═════ Material supplied ═════

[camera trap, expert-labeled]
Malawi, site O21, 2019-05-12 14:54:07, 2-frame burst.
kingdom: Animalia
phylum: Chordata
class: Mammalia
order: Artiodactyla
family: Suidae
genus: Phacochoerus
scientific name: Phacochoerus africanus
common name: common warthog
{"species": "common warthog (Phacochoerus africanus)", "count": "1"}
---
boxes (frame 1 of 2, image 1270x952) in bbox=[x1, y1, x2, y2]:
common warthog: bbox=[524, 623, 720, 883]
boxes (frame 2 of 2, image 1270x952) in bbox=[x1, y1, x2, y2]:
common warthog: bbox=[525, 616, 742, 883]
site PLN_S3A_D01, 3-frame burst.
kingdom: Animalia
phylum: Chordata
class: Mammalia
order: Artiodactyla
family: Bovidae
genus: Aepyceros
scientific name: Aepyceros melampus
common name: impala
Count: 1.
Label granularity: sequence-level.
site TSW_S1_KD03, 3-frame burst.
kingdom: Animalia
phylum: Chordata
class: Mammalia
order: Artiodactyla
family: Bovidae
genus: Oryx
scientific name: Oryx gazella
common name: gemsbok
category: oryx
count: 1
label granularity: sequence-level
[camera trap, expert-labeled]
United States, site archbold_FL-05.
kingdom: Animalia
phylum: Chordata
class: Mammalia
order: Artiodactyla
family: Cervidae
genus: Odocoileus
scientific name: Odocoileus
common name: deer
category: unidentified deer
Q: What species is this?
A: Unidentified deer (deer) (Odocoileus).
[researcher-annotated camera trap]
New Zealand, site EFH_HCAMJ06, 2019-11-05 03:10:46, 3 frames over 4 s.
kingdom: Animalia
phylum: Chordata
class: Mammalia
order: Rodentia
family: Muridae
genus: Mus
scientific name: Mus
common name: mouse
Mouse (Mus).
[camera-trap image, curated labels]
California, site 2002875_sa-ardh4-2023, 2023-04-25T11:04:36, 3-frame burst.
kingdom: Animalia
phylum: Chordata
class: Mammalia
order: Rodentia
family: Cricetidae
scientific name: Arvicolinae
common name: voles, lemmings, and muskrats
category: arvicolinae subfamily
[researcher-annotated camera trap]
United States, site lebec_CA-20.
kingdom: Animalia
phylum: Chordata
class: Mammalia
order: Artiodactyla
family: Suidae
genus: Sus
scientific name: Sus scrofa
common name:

═════

To do: Every record, start to finish: reproduce it word for word.

Output of the exercise:
[camera trap, expert-labeled]
Malawi, site O21, 2019-05-12 14:54:07, 2-frame burst.
kingdom: Animalia
phylum: Chordata
class: Mammalia
order: Artiodactyla
family: Suidae
genus: Phacochoerus
scientific name: Phacochoerus africanus
common name: common warthog
{"species": "common warthog (Phacochoerus africanus)", "count": "1"}
---
boxes (frame 1 of 2, image 1270x952) in bbox=[x1, y1, x2, y2]:
common warthog: bbox=[524, 623, 720, 883]
boxes (frame 2 of 2, image 1270x952) in bbox=[x1, y1, x2, y2]:
common warthog: bbox=[525, 616, 742, 883]
site PLN_S3A_D01, 3-frame burst.
kingdom: Animalia
phylum: Chordata
class: Mammalia
order: Artiodactyla
family: Bovidae
genus: Aepyceros
scientific name: Aepyceros melampus
common name: impala
Count: 1.
Label granularity: sequence-level.
site TSW_S1_KD03, 3-frame burst.
kingdom: Animalia
phylum: Chordata
class: Mammalia
order: Artiodactyla
family: Bovidae
genus: Oryx
scientific name: Oryx gazella
common name: gemsbok
category: oryx
count: 1
label granularity: sequence-level
[camera trap, expert-labeled]
United States, site archbold_FL-05.
kingdom: Animalia
phylum: Chordata
class: Mammalia
order: Artiodactyla
family: Cervidae
genus: Odocoileus
scientific name: Odocoileus
common name: deer
category: unidentified deer
Q: What species is this?
A: Unidentified deer (deer) (Odocoileus).
[researcher-annotated camera trap]
New Zealand, site EFH_HCAMJ06, 2019-11-05 03:10:46, 3 frames over 4 s.
kingdom: Animalia
phylum: Chordata
class: Mammalia
order: Rodentia
family: Muridae
genus: Mus
scientific name: Mus
common name: mouse
Mouse (Mus).
[camera-trap image, curated labels]
California, site 2002875_sa-ardh4-2023, 2023-04-25T11:04:36, 3-frame burst.
kingdom: Animalia
phylum: Chordata
class: Mammalia
order: Rodentia
family: Cricetidae
scientific name: Arvicolinae
common name: voles, lemmings, and muskrats
category: arvicolinae subfamily
[researcher-annotated camera trap]
United States, site lebec_CA-20.
kingdom: Animalia
phylum: Chordata
class: Mammalia
order: Artiodactyla
family: Suidae
genus: Sus
scientific name: Sus scrofa
common name:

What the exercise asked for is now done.